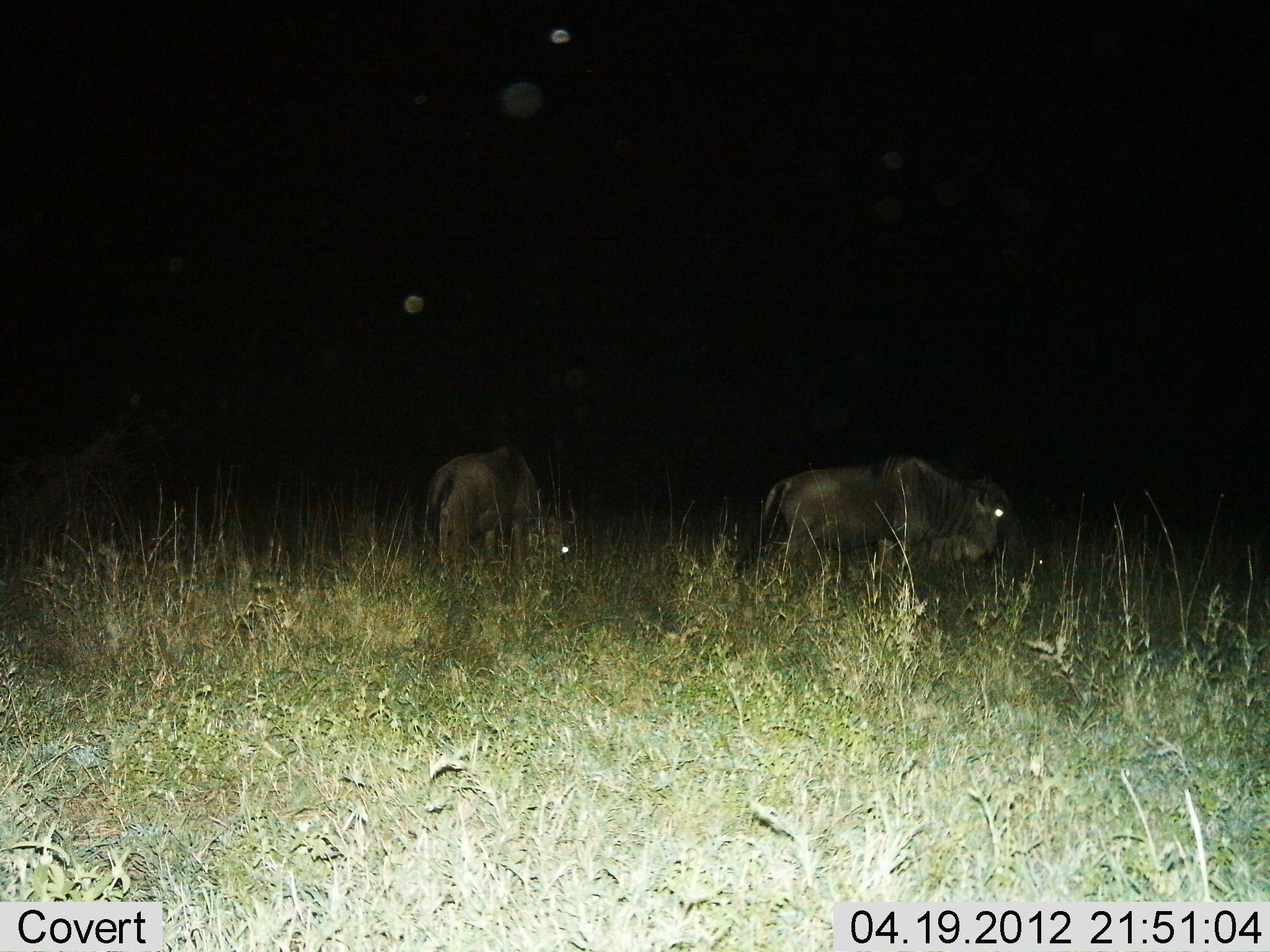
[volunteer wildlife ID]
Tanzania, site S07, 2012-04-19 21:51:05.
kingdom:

○ ○ ○ ○ ○ ○ ○

▶ _EXERCISE DESCRIPTION_: Repeat the material above verbatim. Leave the pictures behind.

▶ _TASK RESPONSE_:
[volunteer wildlife ID]
Tanzania, site S07, 2012-04-19 21:51:05.
kingdom:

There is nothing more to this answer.